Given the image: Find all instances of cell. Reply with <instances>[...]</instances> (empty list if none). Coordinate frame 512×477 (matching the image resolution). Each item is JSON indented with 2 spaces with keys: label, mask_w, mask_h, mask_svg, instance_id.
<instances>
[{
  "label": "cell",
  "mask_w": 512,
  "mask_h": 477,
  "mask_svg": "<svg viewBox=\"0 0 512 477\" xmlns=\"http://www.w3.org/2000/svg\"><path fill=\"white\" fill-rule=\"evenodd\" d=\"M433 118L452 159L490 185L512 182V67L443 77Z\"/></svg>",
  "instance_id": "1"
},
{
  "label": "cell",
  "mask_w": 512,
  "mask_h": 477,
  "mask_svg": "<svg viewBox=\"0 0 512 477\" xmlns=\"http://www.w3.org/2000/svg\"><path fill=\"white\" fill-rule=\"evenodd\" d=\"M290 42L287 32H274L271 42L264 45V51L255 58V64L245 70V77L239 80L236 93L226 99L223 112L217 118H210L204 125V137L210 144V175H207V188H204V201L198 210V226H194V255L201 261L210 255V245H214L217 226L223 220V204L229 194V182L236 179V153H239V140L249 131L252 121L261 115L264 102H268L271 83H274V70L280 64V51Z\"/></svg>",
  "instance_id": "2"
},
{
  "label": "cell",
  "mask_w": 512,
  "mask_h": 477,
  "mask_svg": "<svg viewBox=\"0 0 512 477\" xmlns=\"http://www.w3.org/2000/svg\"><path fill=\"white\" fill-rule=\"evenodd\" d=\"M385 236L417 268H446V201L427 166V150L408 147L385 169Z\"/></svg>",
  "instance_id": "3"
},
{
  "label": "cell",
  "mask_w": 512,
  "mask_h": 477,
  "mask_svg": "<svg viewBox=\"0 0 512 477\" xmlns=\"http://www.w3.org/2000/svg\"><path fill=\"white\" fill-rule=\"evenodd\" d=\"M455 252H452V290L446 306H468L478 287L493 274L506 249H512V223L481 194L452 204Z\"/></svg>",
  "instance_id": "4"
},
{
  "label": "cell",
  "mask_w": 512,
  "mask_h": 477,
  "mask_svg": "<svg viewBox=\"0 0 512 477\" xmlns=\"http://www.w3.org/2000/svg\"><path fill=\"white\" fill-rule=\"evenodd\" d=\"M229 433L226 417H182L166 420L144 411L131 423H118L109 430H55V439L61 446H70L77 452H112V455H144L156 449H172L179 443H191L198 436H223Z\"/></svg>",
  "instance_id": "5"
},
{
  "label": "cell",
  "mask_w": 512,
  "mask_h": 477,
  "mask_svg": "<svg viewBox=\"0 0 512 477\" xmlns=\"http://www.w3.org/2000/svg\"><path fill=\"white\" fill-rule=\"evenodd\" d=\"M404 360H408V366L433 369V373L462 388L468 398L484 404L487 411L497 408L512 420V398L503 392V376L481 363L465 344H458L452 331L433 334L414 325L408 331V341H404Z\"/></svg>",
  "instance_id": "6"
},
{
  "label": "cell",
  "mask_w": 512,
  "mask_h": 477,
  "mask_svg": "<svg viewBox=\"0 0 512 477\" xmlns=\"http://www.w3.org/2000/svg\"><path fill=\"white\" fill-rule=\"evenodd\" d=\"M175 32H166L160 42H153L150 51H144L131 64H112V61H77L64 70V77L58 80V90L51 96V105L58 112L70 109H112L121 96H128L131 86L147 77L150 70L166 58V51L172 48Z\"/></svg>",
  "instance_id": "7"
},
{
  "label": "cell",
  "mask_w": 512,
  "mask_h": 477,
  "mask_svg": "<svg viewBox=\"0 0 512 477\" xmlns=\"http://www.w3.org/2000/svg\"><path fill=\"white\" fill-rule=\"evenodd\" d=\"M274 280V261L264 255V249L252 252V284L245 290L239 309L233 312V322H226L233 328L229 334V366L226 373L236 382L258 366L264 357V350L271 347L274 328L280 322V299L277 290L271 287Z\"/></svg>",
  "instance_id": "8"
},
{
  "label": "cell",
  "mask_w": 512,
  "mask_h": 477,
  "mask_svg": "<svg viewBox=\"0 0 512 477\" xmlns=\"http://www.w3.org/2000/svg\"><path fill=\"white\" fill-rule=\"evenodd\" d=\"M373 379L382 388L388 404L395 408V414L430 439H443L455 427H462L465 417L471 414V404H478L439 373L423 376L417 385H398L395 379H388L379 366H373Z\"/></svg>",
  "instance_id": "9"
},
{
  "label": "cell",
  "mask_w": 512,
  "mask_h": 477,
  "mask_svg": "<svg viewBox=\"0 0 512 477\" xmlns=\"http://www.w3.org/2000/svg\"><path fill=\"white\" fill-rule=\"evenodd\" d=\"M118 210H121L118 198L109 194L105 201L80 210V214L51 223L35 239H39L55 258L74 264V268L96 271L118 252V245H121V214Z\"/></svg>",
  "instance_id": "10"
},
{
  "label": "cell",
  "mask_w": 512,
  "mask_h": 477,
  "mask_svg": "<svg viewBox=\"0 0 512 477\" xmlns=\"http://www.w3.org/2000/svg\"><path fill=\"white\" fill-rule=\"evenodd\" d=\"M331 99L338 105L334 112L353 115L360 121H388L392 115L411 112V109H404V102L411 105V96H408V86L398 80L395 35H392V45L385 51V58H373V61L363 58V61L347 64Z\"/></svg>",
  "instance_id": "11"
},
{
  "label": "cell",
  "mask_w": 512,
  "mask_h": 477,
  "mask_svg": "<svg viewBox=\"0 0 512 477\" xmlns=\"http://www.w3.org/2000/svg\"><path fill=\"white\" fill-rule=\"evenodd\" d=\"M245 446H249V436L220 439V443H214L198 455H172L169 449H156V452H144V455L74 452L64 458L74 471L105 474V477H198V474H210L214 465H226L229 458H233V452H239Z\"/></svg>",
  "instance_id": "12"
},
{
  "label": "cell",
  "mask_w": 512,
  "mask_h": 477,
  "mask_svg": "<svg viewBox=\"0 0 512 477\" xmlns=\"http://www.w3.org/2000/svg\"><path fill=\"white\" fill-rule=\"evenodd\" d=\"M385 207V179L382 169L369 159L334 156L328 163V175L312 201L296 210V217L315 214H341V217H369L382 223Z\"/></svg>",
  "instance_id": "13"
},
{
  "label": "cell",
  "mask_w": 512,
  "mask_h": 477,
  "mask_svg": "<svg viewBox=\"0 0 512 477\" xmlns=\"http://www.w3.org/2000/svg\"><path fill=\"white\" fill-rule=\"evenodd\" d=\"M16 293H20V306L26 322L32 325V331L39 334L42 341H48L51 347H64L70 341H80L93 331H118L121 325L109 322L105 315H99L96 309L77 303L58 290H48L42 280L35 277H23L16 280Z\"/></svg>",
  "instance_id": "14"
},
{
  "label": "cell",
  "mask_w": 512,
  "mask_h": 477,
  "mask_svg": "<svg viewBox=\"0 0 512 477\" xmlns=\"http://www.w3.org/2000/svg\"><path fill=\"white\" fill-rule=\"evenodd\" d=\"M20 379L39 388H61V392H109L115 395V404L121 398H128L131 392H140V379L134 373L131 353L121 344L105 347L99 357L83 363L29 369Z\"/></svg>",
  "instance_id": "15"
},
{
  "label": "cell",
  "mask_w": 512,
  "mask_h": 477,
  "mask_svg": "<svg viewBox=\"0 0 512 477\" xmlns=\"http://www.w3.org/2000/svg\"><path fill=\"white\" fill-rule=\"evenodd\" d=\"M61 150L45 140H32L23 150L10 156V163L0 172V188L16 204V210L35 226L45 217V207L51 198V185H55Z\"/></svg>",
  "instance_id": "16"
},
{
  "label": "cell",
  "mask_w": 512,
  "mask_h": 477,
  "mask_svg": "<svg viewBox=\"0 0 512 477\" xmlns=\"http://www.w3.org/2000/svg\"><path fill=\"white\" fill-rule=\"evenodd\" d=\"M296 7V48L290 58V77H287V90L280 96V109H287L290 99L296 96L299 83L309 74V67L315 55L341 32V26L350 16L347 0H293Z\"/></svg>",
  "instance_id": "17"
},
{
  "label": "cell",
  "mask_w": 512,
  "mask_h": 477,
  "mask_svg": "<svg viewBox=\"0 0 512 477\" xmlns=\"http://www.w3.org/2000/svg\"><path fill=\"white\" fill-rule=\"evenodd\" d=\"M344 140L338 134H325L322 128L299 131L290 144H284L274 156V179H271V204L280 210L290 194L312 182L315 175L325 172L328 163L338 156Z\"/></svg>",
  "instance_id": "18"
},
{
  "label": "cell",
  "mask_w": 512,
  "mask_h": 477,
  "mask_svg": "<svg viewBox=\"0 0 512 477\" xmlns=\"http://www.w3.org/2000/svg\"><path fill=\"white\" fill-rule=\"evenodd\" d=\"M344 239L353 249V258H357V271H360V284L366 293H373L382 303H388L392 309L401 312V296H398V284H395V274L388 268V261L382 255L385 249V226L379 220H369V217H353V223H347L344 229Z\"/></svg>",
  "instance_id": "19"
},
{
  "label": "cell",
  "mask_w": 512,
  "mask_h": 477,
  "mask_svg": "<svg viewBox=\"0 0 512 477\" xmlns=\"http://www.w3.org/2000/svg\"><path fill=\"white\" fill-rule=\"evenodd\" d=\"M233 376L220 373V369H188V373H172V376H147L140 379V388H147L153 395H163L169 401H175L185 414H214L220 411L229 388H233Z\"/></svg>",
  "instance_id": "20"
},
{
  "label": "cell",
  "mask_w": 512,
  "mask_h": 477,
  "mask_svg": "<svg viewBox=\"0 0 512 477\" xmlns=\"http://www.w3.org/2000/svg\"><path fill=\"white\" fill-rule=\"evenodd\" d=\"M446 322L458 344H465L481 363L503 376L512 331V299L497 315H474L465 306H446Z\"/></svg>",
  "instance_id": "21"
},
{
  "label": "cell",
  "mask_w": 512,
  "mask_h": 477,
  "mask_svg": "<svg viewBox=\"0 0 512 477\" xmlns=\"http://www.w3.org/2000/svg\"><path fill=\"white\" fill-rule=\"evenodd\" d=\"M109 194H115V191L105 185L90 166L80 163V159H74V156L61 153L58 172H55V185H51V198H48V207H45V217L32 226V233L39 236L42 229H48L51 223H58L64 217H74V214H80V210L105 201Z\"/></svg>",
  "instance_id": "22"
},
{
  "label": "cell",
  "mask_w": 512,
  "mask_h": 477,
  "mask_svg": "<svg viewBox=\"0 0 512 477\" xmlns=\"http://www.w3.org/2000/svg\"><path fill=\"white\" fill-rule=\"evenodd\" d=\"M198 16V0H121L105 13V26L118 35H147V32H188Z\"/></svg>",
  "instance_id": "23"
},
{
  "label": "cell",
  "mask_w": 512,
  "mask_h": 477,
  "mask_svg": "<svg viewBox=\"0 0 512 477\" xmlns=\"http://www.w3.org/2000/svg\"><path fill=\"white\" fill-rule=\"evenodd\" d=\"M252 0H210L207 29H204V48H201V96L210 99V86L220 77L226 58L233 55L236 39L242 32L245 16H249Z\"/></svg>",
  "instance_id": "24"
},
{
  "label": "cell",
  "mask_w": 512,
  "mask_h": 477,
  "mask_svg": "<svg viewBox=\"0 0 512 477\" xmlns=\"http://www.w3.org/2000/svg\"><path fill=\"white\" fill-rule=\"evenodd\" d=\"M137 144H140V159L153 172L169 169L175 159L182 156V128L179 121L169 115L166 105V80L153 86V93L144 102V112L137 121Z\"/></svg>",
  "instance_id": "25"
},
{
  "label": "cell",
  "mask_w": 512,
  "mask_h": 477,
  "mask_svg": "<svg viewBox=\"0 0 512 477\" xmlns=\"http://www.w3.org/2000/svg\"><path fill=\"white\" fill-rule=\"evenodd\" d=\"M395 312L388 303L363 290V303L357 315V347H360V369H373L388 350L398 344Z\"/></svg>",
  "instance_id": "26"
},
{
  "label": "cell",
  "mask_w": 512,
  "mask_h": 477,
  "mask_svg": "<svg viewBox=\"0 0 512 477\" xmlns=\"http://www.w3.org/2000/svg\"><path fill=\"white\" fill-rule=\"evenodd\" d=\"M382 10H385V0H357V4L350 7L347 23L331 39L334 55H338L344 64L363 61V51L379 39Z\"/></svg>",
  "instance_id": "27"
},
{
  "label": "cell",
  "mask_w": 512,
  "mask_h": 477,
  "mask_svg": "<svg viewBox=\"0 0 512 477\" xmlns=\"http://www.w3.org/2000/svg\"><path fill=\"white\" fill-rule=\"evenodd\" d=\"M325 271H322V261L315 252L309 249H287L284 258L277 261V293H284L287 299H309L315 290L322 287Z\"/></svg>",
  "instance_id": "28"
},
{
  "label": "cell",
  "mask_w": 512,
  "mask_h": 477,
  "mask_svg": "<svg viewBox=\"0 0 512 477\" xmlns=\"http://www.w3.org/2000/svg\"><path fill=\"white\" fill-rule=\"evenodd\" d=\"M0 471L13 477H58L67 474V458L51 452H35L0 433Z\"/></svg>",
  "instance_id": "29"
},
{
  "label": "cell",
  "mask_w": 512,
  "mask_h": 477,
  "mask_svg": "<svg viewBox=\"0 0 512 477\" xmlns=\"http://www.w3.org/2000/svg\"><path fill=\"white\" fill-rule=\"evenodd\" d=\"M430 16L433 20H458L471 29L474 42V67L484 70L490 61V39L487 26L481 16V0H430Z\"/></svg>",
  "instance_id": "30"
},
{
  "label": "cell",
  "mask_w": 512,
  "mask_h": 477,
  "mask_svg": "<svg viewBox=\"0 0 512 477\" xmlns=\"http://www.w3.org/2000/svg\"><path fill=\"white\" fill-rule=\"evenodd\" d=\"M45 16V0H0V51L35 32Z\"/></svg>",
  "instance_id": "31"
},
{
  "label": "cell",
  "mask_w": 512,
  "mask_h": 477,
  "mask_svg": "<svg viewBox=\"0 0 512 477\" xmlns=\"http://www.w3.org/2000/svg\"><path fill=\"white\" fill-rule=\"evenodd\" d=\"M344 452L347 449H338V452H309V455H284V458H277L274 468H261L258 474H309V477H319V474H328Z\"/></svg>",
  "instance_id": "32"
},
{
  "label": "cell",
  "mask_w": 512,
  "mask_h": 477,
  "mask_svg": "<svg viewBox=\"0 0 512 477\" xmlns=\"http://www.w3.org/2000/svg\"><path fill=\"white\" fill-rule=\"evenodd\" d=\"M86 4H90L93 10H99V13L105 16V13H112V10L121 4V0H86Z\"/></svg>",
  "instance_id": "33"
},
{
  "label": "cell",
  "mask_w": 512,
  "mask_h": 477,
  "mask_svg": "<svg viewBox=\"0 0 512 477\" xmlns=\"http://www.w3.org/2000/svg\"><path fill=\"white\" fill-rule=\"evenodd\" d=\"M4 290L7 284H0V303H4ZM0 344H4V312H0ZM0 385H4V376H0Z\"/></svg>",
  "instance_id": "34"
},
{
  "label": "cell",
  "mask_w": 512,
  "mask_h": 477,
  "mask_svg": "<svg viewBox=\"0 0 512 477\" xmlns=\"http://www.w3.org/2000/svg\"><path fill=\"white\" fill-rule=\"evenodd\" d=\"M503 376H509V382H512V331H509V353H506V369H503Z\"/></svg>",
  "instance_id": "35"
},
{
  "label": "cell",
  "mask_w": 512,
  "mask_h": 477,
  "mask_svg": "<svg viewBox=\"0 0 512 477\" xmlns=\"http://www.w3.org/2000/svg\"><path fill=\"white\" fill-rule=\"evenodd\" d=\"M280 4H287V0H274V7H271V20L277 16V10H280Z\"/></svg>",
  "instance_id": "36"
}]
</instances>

### Task objective
Write out the records word for word, from their first line through the line that contains "42L287 32H274L271 42L264", including that line.

### Solved exercise
Given the image: Find all instances of cell. Reply with <instances>[...]</instances> (empty list if none). Coordinate frame 512×477 (matching the image resolution). Each item is JSON indented with 2 spaces with keys: label, mask_w, mask_h, mask_svg, instance_id.
<instances>
[{
  "label": "cell",
  "mask_w": 512,
  "mask_h": 477,
  "mask_svg": "<svg viewBox=\"0 0 512 477\" xmlns=\"http://www.w3.org/2000/svg\"><path fill=\"white\" fill-rule=\"evenodd\" d=\"M433 118L452 159L490 185L512 182V67L443 77Z\"/></svg>",
  "instance_id": "1"
},
{
  "label": "cell",
  "mask_w": 512,
  "mask_h": 477,
  "mask_svg": "<svg viewBox=\"0 0 512 477\" xmlns=\"http://www.w3.org/2000/svg\"><path fill=\"white\" fill-rule=\"evenodd\" d=\"M290 42L287 32H274L271 42L264 45V51L255 58V64L245 70V77L239 80L236 93L226 99L223 112L217 118H210L204 125V137L210 144V175H207V188H204V201L198 210V226H194V255L201 261L210 255V245H214L217 226L223 220V204L229 194V182L236 179V153H239V140L249 131L252 121L261 115L264 102H268L271 83H274V70L280 64V51Z\"/></svg>",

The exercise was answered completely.